Wednesday, 14 November 2007

Defining Faith

One of the great but difficult things about study is the way in which preconceived ideas get knocked over so easily! Consider one aspect of John Owen’s thinking about faith.

Some scholarly opinion would suggest that Owen, becuase he is what is known as a 'reformed scholastic', would first want to define faith. This is so that he could then break it down into its different parts and examine it, much like engineer taking a machine apart so that he might find out exactly how it works.

Owen, however, takes the opposite position, preferring descriptions over definitions:

…receiving on Christ, leaning on him, rolling ourselves or our burden on him, tasting how gracious the Lord is, and the like, […] convey a better understanding of the nature, work, and object of justifying faith, […] than the most accurate definitions that many pretend unto; some whereof are destructive and exclusive of them all. (John Owen, The Doctrine of Justification by Faith, 107).

He said this in a sermon which he preached on Romans 4:20:

And whereas the general way, in treating of faith, is, for the most part, to use strictness of expression, that so it may be delivered in a philosophical exactness; the constant way of the Holy Ghost is, by metaphorical expressions, accommodations of it to things of sense and daily usage in the meanest, to give a relish and perception of it to all that are interested in it. (John Owen, Sermon: The Strength of Faith, 20-21)

Owen wants to first define faith for, I think, two reasons. First, Owen recognises that in the Bible the Holy Spirit has chosen to give us ‘metaphorical expressions’ of things rather than exact definitions. Owen doesn’t want to, in his words, ‘…embrace such senses of things [faith] as are inconsistent with them [the metaphorical expressions], and opposite unto them.’ Owen’s primary concern is to be faithful to the biblical articulation of faith.

Second, Owen first defines faith because at its heart faith is active. To draw a somewhat arbitrary distinction, what faith does is of more significance than what faith is. Because faith is what the believer does towards God, and is therefore experiential, it is better described than defined. This is because, at its very core, faith is relational. Faith for Owen is always in the person of God, specifically in the person of Christ, ‘the first and principal object of faith’.

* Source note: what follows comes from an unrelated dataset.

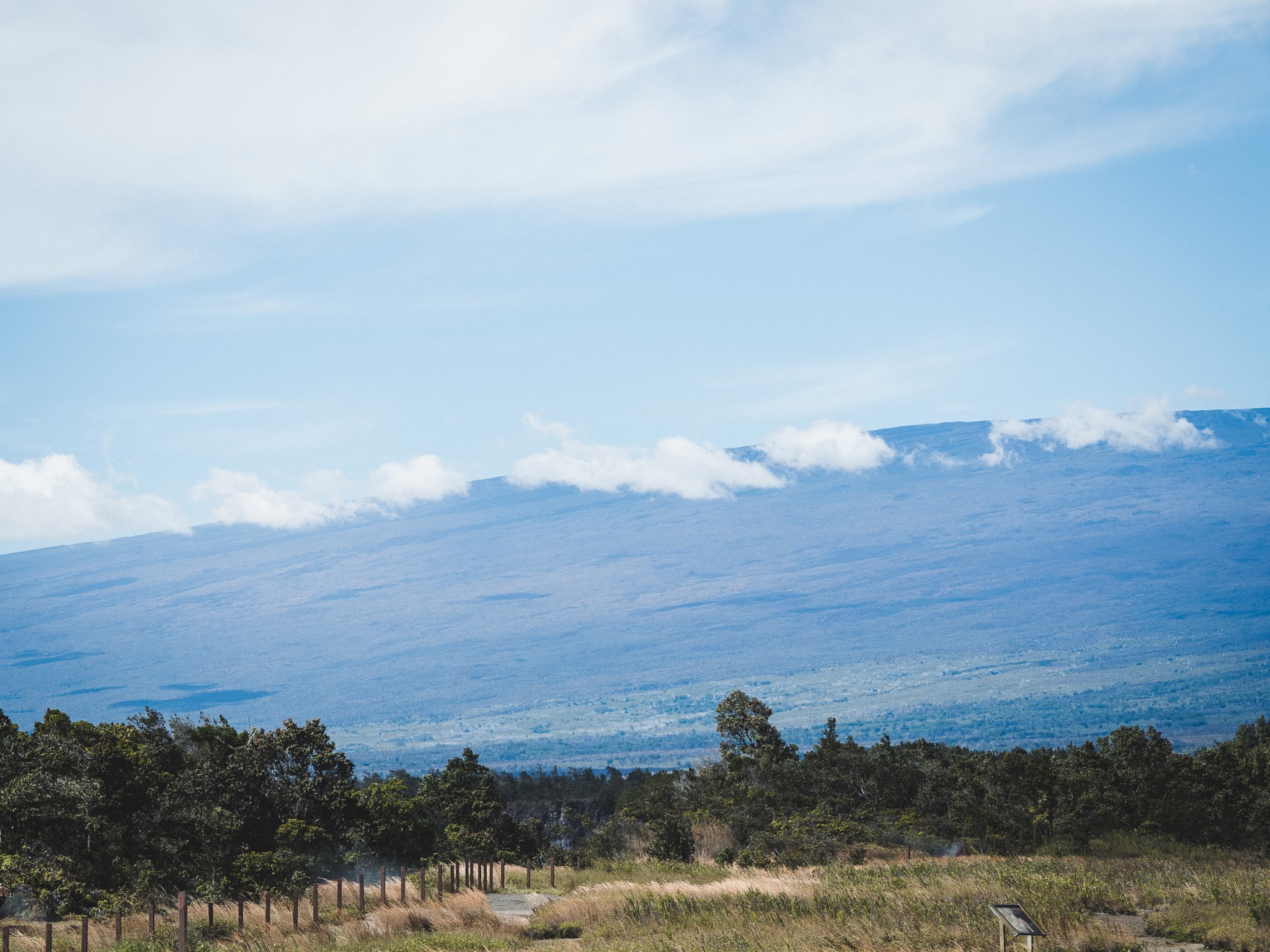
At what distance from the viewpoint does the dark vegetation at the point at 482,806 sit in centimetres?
2455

Here is a great lesson for us who are of a more conservative evangelical bent, especially those who are involved in the academic study of theology. While we rightly want to understand our faith and to be able to describe how it works, Owen reminds us that this is of secondary importance. The wonder of faith is not what it is, but what it does - it unites us to Christ, draws us into Communion with God, and brings to us all the blessings of God in Christ.